O Salário-Maternidade é o benefício previdenciário devido à segurada (obrigatória ou facultativa), cujo escopo é a proteção à mulher que, diante do parto, da necessidade de sua recuperação física e psicológica após tal evento, além dos cuidados iniciais com seu filho (amamentação, por exemplo), fica sem condições de exercer suas atividades habituais e de se manter e manter a criança. É, portanto, uma proteção a ambos, seja no caso do parto, adoção ou guarda judicial.

O que é

Salário-maternidade é o benefício a que toda segurada da Previdência Social tem direito, por um período de 120 dias, em razão do parto ou adoção de uma criança de até 1 (um) ano de idade.

Se a criança adotada tiver de 1 (um) a 4 (quatro) anos de idade, o benefício é devido por 60 dias. Se tiver de 4 (quatro) a 8 (oito) anos de idade, por 30 dias.

QUEM TEM DIREITO

Todas as seguradas que contribuem mensalmente para a Previdência Social.

Desde 14 de junho de 2007, o benefício também é devido para aquelas que tenham qualidade de segurada – período em que, mesmo sem contribuir, é mantido o direito à proteção da Previdência Social.

A segurada que possui vínculo empregatício recebe o salário- maternidade por meio da empresa. Em caso de adoção, o benefício é pago pelo INSS. Para as demais seguradas, o benefício sempre será pago pelo INSS

CARÊNCIA

Empregada, empregada doméstica e trabalhadora avulsa – Não é exigido tempo mínimo de contribuição.

Contribuinte individual, facultativa e desempregada – Pelo menos 10 meses de contribuição anteriores ao parto ou à adoção.

Segurada especial – Deve comprovar o exercício de atividade rural, ainda que de forma descontínua, nos 10 meses anteriores ao início do benefício.

DOCUMENTAÇÃO

O salário-maternidade é um dos benefícios que podem ser aprovados em até 30 minutos, por meio do reconhecimento automático de direitos.

A segurada apresenta um documento de identificação com foto na Agência da Previdência Social, é emitido um extrato e, se as informações estiverem corretas, o benefício sai na hora.

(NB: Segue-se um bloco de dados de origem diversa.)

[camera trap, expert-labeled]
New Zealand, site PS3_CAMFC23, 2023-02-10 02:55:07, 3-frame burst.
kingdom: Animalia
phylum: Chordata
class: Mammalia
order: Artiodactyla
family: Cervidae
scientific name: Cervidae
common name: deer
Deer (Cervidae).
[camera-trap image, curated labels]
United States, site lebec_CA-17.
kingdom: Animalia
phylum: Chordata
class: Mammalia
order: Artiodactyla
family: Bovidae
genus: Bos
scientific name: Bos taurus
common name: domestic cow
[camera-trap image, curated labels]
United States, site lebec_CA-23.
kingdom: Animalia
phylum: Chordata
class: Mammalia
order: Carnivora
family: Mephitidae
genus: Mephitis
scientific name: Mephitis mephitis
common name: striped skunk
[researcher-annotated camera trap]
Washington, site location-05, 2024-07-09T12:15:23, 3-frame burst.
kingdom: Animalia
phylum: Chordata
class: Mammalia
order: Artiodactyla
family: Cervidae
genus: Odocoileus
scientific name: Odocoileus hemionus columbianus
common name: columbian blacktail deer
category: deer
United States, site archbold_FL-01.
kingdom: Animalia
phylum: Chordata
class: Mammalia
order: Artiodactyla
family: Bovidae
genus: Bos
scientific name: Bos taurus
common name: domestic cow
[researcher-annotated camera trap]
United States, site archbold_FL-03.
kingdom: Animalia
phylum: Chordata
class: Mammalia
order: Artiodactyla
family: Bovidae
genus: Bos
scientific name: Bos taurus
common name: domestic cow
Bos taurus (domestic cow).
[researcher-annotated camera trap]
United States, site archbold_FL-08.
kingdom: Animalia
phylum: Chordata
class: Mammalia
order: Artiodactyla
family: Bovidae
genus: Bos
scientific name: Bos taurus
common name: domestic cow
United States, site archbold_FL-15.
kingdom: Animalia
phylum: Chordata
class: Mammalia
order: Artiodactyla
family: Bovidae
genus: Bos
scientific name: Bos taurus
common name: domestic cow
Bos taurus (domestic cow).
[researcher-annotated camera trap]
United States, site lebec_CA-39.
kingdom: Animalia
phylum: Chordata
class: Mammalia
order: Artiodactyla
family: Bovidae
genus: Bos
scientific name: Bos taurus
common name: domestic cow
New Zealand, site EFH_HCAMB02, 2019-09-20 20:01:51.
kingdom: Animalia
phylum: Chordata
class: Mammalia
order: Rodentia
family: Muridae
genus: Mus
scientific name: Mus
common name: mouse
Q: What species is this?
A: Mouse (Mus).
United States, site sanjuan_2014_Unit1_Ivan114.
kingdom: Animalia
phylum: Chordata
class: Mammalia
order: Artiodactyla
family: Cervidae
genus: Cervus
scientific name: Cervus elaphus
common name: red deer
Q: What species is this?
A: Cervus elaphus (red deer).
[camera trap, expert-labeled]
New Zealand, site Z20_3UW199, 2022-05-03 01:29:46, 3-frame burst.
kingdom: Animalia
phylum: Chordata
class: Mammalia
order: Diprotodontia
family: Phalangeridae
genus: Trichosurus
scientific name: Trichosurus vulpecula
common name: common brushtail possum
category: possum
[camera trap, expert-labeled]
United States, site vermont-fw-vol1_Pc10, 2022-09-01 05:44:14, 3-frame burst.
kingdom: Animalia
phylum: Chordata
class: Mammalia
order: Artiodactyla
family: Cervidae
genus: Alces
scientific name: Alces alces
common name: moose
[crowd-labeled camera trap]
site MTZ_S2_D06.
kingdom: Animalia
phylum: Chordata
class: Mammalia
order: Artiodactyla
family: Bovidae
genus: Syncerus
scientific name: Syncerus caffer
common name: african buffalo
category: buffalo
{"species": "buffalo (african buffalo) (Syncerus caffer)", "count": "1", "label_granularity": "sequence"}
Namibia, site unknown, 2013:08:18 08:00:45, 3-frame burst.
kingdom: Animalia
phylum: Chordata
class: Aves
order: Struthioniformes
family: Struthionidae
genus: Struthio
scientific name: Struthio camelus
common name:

Caso contrário, será necessário apresentar a seguinte documentação (original):

Número de Identificação do Trabalhador – NIT (PIS/ PASEP ou número de inscrição do contribuinte individual/facultativo/empregada doméstica).

Cadastro de Pessoa Física – CPF.

Carteira de Trabalho e Previdência Social, para a trabalhadora desempregada com qualidade de segurada.

Certidão de Nascimento da criança ou Guarda Judicial para fins de adoção.

Certificado do Sindicato de Trabalhadores Avulsos ou do órgão gestor de mão de obra.

Salário-Maternidade
Salário-Maternidade

Quando cessa o Salário-Maternidade?

Pelo falecimento da segurada

Quando a Segurada Empregada tiver direito a receber parcelas de alteração salarial, mas já estiver em gozo do benefício Salário-Maternidade, poderá requerer revisão da renda mensal?

Sim. Os resíduos decorrentes de aumentos salariais, dissídios coletivos e outros, serão pagos pela Previdência Social, através de pedido de revisão, requerida na Agência da Previdência Social, escolhida no ato do requerimento.

Devem ser apresentados documentos que comprovem a alteração salarial.

É de cinco anos o prazo para solicitar tal revisão, a contar da data em que deveriam ter sido pagas as parcelas.

O que acontece quando a empregada gestante é despedida?

Não havendo mais a relação de emprego, a Previdência Social não concederá o benefício salário-maternidade.

O empregador, conforme o caso, efetuará os pagamentos nas indenizações trabalhistas.

Se a segurada recebe auxílio doença, este será suspenso na véspera do início do salário-maternidade.

Salário-Maternidade
Salário-Maternidade

Valor do benefício do Salário-Maternidade

Para a segurada empregada:

Quem tem salário fixo receberá o valor integral da remuneração mensal;

Quem tem salário variável receberá o equivalente à média salarial dos seis meses anteriores;

Quem recebe acima do teto salarial do Ministro do Supremo Tribunal Federal terá o salário-maternidade limitado a esse teto, segundo a Resolução nº 236/02 do Supremo Tribunal Federal, de 19 de julho de 2002.

A trabalhadora avulsa receberá o equivalente ao último mês de trabalho, observado o teto do Ministro do Supremo Tribunal Federal.

Para a empregada doméstica o salário-maternidade é equivalente ao último salário de contribuição, observados os limites mínimo e máximo do salário de contribuição para a Previdência Social. A trabalhadora rural tem direito a um salário mínimo.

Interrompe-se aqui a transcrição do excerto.